Had de Westerse wereld Oekraïne niet veel eerder moeten steunen dan in 2014, toen Poetin de Krim annexeerde, of na 24 februari 2022, toen hij de Donbas binnenviel? Niet met dodelijke wapens, maar met begrip voor en kennis van de geschiedenis van het land en van de hele Oost-Europese regio. Vanuit het door Europa zo vaak met lippendienst beleden maar geopolitiek zo vaak krachteloos geloof in de weg van diplomatiek overleg, in de waarden van het internationale recht en van het streven naar universele rechtvaardigheid.
Terwijl ik deze recensie schrijf, beweert de onlangs herkozen voorzitter van de Europees Commissie Ursula Von der Leyen dat de defensie-industrie in de Europese Unie in de komende 10 jaar zowat 500 miljard Euro nodig heeft om het hoofd te kunnen bieden aan de Russische dreigingen. In de kringen van toppolitici en diplomaten is het oorlogsdiscours dominant geworden en wordt elke vredespoging of vraag naar onderhandelingen als naïef weggewuifd. Is dit de enige weg om universele waarden en rechten te vrijwaren?

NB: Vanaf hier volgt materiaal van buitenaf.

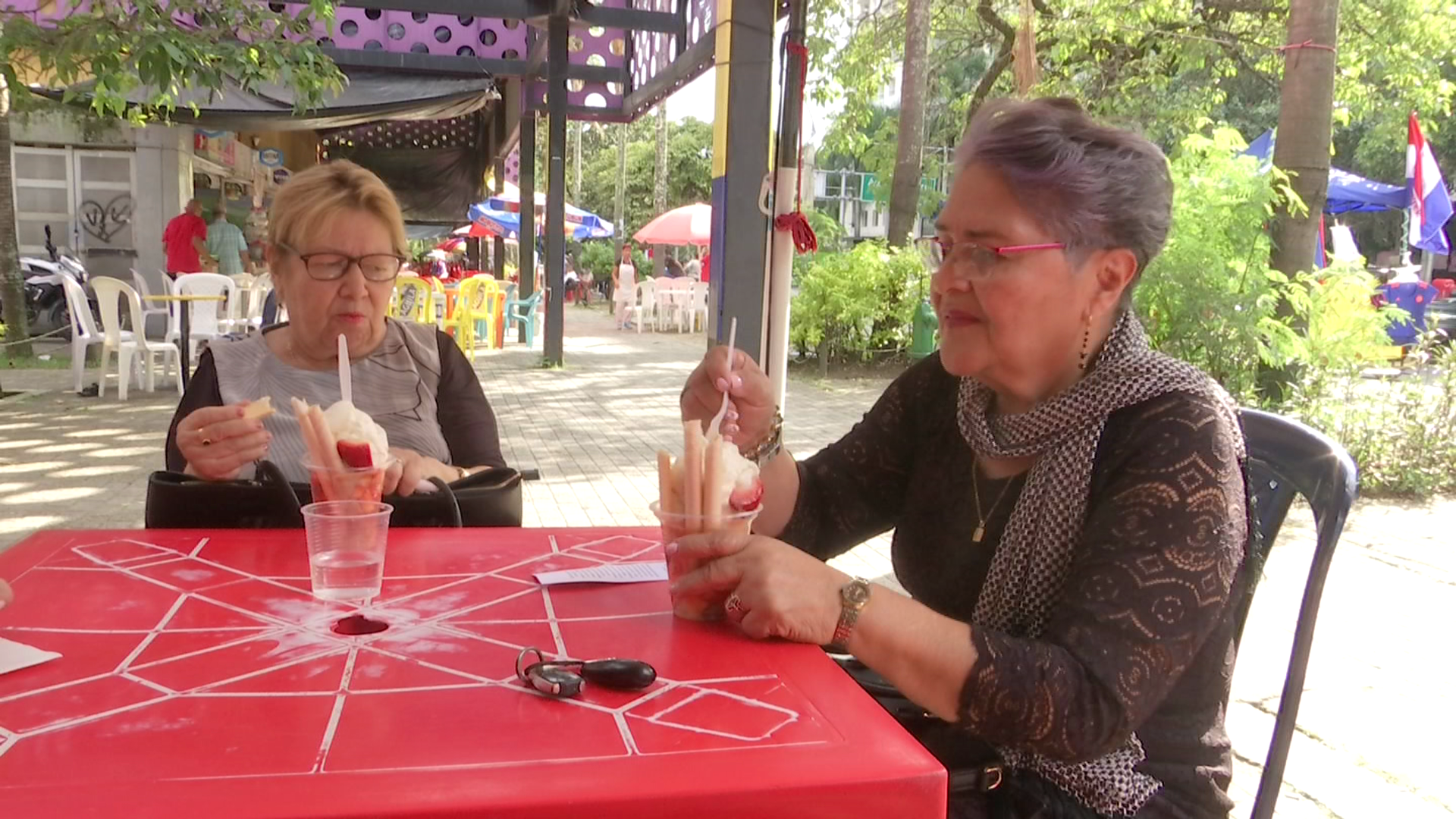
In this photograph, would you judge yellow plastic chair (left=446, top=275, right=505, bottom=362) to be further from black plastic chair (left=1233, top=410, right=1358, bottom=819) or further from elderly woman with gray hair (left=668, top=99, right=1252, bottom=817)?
black plastic chair (left=1233, top=410, right=1358, bottom=819)

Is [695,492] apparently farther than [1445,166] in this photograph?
No

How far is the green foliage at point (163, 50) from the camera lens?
4289 mm

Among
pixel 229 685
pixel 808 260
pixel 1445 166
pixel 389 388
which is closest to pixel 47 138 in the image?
pixel 808 260

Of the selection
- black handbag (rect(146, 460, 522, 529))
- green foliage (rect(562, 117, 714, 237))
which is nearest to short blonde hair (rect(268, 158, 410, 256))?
black handbag (rect(146, 460, 522, 529))

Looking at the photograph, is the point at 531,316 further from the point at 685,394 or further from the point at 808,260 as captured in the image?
the point at 685,394

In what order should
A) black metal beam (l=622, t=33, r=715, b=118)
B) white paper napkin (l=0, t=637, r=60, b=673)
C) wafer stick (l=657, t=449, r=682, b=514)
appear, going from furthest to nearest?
black metal beam (l=622, t=33, r=715, b=118) < wafer stick (l=657, t=449, r=682, b=514) < white paper napkin (l=0, t=637, r=60, b=673)

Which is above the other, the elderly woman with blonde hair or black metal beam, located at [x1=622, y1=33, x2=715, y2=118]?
black metal beam, located at [x1=622, y1=33, x2=715, y2=118]

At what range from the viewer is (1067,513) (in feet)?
5.28

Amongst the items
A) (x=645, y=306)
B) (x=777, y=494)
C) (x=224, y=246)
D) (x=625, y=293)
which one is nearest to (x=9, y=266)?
(x=224, y=246)

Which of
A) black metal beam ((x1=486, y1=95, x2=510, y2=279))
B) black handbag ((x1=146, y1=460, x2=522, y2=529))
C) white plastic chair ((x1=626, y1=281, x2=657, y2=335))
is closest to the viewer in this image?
black handbag ((x1=146, y1=460, x2=522, y2=529))

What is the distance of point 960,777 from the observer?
62.2 inches

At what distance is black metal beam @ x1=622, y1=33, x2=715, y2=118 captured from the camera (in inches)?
292

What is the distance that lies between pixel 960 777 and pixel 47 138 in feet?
55.7

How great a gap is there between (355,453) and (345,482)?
5cm
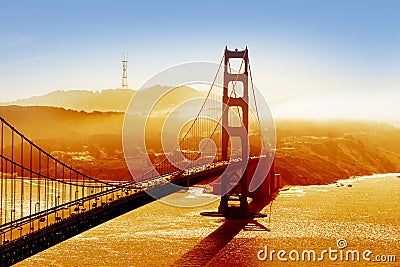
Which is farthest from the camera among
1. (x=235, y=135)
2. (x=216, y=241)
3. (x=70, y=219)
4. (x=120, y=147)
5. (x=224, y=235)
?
(x=120, y=147)

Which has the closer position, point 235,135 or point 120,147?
point 235,135

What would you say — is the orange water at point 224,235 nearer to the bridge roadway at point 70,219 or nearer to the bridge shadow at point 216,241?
the bridge shadow at point 216,241

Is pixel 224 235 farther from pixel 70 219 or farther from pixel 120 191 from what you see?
pixel 70 219

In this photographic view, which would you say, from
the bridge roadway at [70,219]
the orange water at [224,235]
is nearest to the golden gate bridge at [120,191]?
the bridge roadway at [70,219]

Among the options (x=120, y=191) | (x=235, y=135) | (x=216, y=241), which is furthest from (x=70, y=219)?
(x=235, y=135)

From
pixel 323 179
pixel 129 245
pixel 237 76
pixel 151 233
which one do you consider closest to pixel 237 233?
pixel 151 233

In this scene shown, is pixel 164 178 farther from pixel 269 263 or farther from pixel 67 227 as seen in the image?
pixel 67 227
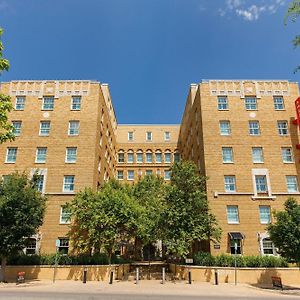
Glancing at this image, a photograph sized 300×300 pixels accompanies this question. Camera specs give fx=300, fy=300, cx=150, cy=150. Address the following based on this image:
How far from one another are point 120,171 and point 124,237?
29.2 metres

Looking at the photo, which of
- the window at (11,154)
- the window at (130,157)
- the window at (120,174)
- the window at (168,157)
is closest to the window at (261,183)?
the window at (168,157)

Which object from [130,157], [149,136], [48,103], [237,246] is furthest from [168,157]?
[237,246]

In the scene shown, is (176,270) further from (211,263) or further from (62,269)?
(62,269)

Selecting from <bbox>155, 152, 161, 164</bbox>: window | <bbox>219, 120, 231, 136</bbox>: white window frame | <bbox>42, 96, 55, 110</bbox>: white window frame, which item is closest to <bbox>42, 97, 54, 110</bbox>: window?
<bbox>42, 96, 55, 110</bbox>: white window frame

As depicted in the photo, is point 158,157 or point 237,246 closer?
point 237,246

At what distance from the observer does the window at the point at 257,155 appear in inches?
1315

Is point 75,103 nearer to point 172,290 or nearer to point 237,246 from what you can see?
point 237,246

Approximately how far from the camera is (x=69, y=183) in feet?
109

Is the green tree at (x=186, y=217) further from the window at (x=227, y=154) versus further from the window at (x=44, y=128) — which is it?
the window at (x=44, y=128)

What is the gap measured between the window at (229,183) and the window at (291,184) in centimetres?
583


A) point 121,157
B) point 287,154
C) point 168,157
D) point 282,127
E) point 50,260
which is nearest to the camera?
point 50,260

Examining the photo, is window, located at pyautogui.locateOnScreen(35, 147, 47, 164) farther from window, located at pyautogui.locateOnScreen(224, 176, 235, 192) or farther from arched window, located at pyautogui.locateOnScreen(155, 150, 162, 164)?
arched window, located at pyautogui.locateOnScreen(155, 150, 162, 164)

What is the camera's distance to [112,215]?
85.6ft

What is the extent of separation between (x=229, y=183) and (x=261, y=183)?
11.2 ft
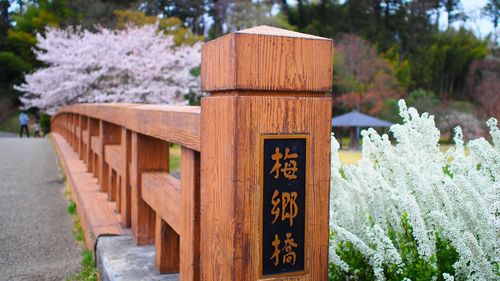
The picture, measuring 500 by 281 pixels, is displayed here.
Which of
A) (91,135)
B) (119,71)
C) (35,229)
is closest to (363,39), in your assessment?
(119,71)

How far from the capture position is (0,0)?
3306cm

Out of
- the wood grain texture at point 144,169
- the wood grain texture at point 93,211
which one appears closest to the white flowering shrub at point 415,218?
the wood grain texture at point 144,169

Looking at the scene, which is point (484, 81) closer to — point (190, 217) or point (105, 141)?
point (105, 141)

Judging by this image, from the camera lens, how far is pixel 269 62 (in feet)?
4.26

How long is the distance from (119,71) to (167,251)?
44.7ft

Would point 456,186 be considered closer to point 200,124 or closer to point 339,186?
point 339,186

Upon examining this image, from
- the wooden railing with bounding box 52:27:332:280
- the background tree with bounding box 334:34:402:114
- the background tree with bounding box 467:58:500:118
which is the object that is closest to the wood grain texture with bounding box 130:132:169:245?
the wooden railing with bounding box 52:27:332:280

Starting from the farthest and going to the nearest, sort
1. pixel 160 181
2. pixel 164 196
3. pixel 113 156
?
pixel 113 156 → pixel 160 181 → pixel 164 196

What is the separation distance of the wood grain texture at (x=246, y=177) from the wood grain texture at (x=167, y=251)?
75 centimetres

Tegelijk suggereert de invloedrijke burgemeester van Kiev, Vitali Klitsjko, dat de Oekraïense president Volodimir Zelenski mogelijk een referendum gaat houden over vrede met Rusland, ook al kost dat verlies van grondgebied. ‘We moeten de oorlog winnen, maar de situatie wordt wel steeds ingewikkelder’, aldus Klitsjko, ‘Het zou een nachtmerrie worden als we nog twee jaar door moeten vechten’. Oekraïners hebben recht op hun eigen land, maar evenzeer recht op hun eigen leven. Hoe raken we uit dit dilemma?
Overal hoor je de mantra dat Oekraïners strijden voor onze waarden en vrijheden. Maar is dat een voldoende reden voor de dood van Volodya en van de duizenden en duizenden soldaten, zonder zus om hun verhaal te schrijven? Moeten Oekraïense soldaten dan voor ons de kastanjes uit het vuur halen? Of kan het anders? We moeten blijven strijden tegen elke vorm van onrecht, maar liefst zonder wapens. We moeten hard onderhandelen, ons niet laten bedotten, ons grondig informeren over de huidige situatie en over de historische achtergrond ervan, maar laten we het zwaard zo lang mogelijk in de schede steken.
Conflicten zullen altijd blijven, maar zonder het voeren van oorlogen hebben ze veel minder drastische gevolgen. In het huidige tijdsgewricht, waarin het oorlogsdiscours luidt weerklinkt, serveren velen wellicht die boodschap af als hopeloos naïef. Wie de concrete pijn in de concrete geschiedenis van een dagelijkse oorlog ervaart, zoals Olesya Khromeychuk ze in dit boek indringend beschrijft, zal haar echter lezen als een aanstekelijke aansporing tot een hoogst noodzakelijke paradigmawisseling.
Olesya Khromeychuk, The Death of a Soldier Told by His Sister. Monoray, 2022.
Gerard Bodifée, Oorlog. Hoe lang nog? Ertsberg, 2024.